## Given task
Convert the items below into a JSON list of strings, one string per line and blank lines omitted, covering only the portion from the start of the items through the line containing "12.4 meters". Leave the pictures out of the list.
-- start of Material provided --
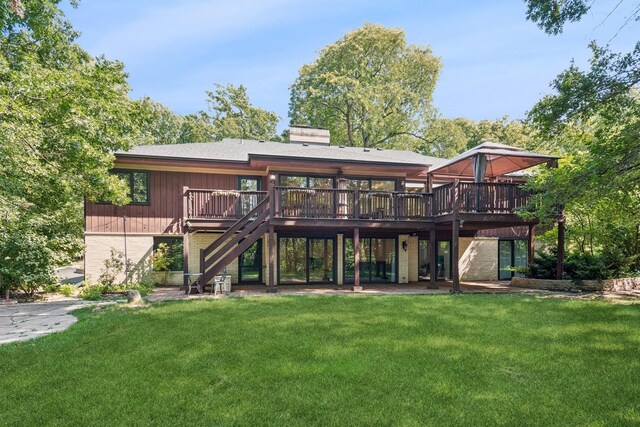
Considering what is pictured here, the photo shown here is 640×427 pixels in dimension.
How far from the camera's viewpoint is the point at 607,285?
12.4 meters

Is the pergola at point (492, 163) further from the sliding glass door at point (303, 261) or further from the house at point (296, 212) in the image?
the sliding glass door at point (303, 261)

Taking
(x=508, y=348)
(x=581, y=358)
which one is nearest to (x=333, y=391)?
(x=508, y=348)

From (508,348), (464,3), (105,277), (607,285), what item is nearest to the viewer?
(508,348)

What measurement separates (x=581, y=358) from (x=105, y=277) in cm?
1429

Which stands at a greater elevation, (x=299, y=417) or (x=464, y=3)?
(x=464, y=3)

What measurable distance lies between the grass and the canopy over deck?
19.3ft

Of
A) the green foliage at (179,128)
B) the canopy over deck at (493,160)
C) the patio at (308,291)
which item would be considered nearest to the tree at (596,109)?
the canopy over deck at (493,160)

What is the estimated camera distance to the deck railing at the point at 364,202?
1233 cm

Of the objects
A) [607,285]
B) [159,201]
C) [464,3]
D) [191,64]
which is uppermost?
[191,64]

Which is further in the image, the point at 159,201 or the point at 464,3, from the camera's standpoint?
the point at 159,201

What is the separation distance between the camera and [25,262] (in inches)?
444

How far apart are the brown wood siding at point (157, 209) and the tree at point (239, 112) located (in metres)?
21.3

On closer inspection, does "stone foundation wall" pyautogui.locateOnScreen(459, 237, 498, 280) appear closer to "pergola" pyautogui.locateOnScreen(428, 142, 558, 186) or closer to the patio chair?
"pergola" pyautogui.locateOnScreen(428, 142, 558, 186)

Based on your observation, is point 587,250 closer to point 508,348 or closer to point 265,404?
point 508,348
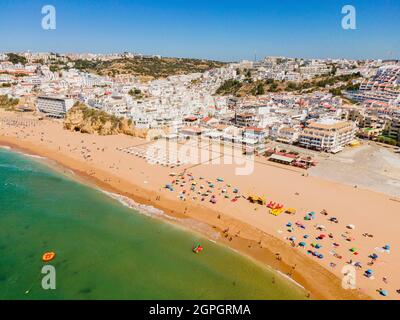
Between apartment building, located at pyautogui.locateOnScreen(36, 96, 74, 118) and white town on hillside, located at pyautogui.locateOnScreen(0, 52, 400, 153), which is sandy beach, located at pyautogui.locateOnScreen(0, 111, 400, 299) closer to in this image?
white town on hillside, located at pyautogui.locateOnScreen(0, 52, 400, 153)

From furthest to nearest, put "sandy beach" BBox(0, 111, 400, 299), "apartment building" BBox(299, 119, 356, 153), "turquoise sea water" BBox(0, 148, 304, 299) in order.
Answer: "apartment building" BBox(299, 119, 356, 153)
"sandy beach" BBox(0, 111, 400, 299)
"turquoise sea water" BBox(0, 148, 304, 299)

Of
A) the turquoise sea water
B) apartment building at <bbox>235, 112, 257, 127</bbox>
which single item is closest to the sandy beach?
the turquoise sea water

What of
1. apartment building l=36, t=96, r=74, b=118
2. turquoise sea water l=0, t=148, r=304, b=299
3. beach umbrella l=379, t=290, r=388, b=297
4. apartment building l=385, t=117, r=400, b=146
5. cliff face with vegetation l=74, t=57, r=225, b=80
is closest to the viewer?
beach umbrella l=379, t=290, r=388, b=297

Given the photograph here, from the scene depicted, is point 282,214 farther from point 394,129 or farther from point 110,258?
point 394,129

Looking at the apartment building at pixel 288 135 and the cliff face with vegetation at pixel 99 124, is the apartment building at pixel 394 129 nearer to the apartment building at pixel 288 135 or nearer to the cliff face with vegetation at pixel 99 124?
the apartment building at pixel 288 135

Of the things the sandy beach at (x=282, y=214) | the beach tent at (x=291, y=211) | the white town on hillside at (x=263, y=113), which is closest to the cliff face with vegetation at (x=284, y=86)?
the white town on hillside at (x=263, y=113)

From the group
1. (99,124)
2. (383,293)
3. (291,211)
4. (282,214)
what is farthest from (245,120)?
(383,293)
-- end of Material provided --
## Solution to this problem
[
  "Considering what is pictured here, the photo shown here is 640×427 pixels in dimension.",
  "How far from the camera's viewpoint is the point at 607,285?",
  "12.4 meters"
]